Ciechanów kontra GŻ

Collapse
X
 
  • Filtruj
  • Czas
  • Pokaż
Clear All
new posts
  • Krzysztof
    Major Piwnych Rewolucji
    • 2001.04
    • 1689

    #31
    Odp: Odp: Odp: Odp: Odp: Odp: ?

    slavoy napisał(a)
    To może nam sprawę rozjaśnisz, ty tam byłeś, nie my.

    To wytłumacz nam te elementarne aspekty, zamiast szydzić z innych.
    Zachowujesz się jak dzieciak w piaskownicy.
    Widzę, że masz (może macie) krótką pamięć.

    Przypomnijcie sobie w jaki sposób Heinecken wszedł w posiadanie Brau Union Polska. Wszedł w posiadanie udziałów w Spółce matce w Austrii i tymsamym stał się właściecielem Brau Union Polska. Później po uzyskał stosowne zezwolenia na połaczenie firm w Polsce.
    Last edited by Krzysztof; 2004-07-31, 16:57.
    Jesteś zainteresowany browarem restauracyjnym napisz do mnie. Znam to od podszewki.
    www.twojmalybrowar.pl

    Comment

    • Krzysiu
      D(r)u(c)h nieuchwytny
      • 2001.02
      • 14936

      #32
      Ale stawiasz temat od dupy strony. Co ma w ogóle do rzeczy sposób wejścia Heinekena do Warszawy?

      Pytanie jest proste: czy marka "Królewskie" została zastrzeżona w Urzędzie Patentowym przez BU jako znak towarowy na piwo? Jeśli tak, to racja jest po stronie GŻ (mniemam, że wraz z prawami do firmy GŻ nabył prawa do marki, to wcale nie jest oczywiste). Jeśli nie, to racja jest po stronie Ciechanowa.
= = = = =
- [ZADANIA DO WYKONANIA]:
1. Przepisz dokładnie cały tekst „Ciechanów kontra GŻ”, nie zmieniając w nim ani znaku.
2. Ile wierszy rekordów zawiera słowo „camera”, przy rozróżnianiu wielkich i małych liter? Odpowiedz samą liczbą.
= = = = =
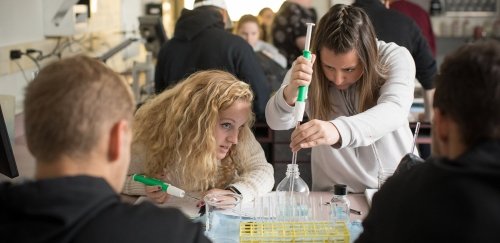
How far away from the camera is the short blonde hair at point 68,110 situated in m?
0.93

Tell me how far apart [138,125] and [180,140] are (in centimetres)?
16

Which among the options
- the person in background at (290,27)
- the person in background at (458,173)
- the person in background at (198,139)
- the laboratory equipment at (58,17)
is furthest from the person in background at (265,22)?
the person in background at (458,173)

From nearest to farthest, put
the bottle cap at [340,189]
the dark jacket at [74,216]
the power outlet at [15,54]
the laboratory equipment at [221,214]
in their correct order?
the dark jacket at [74,216] → the laboratory equipment at [221,214] → the bottle cap at [340,189] → the power outlet at [15,54]

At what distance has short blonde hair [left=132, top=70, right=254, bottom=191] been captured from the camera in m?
1.87

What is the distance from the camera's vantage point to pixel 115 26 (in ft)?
18.3

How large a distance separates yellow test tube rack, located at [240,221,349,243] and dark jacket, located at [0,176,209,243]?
1.79 feet

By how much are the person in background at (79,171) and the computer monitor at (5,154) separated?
0.81 m

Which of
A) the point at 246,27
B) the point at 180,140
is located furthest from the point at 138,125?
the point at 246,27

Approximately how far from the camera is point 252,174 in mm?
1936

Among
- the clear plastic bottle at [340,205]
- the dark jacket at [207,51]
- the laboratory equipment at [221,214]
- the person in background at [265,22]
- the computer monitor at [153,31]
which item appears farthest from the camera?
the person in background at [265,22]

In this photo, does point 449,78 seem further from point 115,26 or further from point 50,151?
point 115,26

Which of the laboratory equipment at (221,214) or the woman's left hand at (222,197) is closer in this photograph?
the laboratory equipment at (221,214)

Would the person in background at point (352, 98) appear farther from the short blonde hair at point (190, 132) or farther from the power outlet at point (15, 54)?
the power outlet at point (15, 54)

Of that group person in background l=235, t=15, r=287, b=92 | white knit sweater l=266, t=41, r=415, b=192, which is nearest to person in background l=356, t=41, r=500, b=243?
white knit sweater l=266, t=41, r=415, b=192
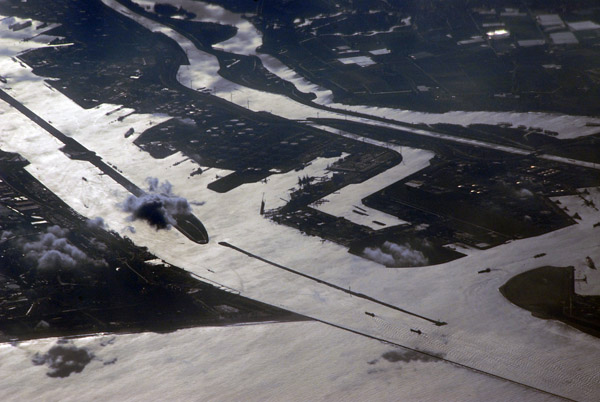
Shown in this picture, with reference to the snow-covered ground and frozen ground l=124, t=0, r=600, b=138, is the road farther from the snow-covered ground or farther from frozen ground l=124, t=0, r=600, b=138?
frozen ground l=124, t=0, r=600, b=138

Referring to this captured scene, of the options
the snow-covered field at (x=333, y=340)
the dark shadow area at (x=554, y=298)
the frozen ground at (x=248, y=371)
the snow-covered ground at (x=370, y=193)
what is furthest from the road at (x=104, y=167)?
the dark shadow area at (x=554, y=298)

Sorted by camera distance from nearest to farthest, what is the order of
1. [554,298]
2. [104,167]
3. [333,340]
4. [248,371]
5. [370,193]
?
1. [248,371]
2. [333,340]
3. [554,298]
4. [370,193]
5. [104,167]

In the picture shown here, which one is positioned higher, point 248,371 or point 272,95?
point 272,95

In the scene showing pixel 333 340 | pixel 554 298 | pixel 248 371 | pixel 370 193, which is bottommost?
pixel 248 371

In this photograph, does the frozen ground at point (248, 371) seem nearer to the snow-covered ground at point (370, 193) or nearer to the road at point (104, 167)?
the road at point (104, 167)

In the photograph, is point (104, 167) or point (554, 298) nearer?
point (554, 298)

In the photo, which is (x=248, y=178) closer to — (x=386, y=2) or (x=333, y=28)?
(x=333, y=28)

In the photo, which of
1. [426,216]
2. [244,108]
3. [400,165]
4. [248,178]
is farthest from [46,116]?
[426,216]

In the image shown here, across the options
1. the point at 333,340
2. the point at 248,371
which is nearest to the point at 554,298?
the point at 333,340

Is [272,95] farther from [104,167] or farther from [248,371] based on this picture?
[248,371]

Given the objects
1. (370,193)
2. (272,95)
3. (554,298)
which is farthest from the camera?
(272,95)

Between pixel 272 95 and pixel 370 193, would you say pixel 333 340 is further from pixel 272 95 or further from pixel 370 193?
pixel 272 95
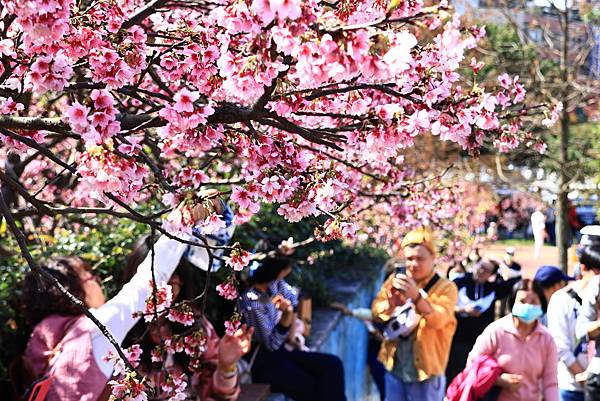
= = = = =
- [WYKONANE ĆWICZENIE]:
1.
Ciechanów kontra GŻ

Collapse
X
 
  • Filtruj
  • Czas
  • Pokaż
Clear All
new posts
  • Krzysztof
    Major Piwnych Rewolucji
    • 2001.04
    • 1689

    #31
    Odp: Odp: Odp: Odp: Odp: Odp: ?

    slavoy napisał(a)
    To może nam sprawę rozjaśnisz, ty tam byłeś, nie my.

    To wytłumacz nam te elementarne aspekty, zamiast szydzić z innych.
    Zachowujesz się jak dzieciak w piaskownicy.
    Widzę, że masz (może macie) krótką pamięć.

    Przypomnijcie sobie w jaki sposób Heinecken wszedł w posiadanie Brau Union Polska. Wszedł w posiadanie udziałów w Spółce matce w Austrii i tymsamym stał się właściecielem Brau Union Polska. Później po uzyskał stosowne zezwolenia na połaczenie firm w Polsce.
    Last edited by Krzysztof; 2004-07-31, 16:57.
    Jesteś zainteresowany browarem restauracyjnym napisz do mnie. Znam to od podszewki.
    www.twojmalybrowar.pl

    Comment

    • Krzysiu
      D(r)u(c)h nieuchwytny
      • 2001.02
      • 14936

      #32
      Ale stawiasz temat od dupy strony. Co ma w ogóle do rzeczy sposób wejścia Heinekena do Warszawy?

      Pytanie jest proste: czy marka "Królewskie" została zastrzeżona w Urzędzie Patentowym przez BU jako znak towarowy na piwo? Jeśli tak, to racja jest po stronie GŻ (mniemam, że wraz z prawami do firmy GŻ nabył prawa do marki, to wcale nie jest oczywiste). Jeśli nie, to racja jest po stronie Ciechanowa.

2. 7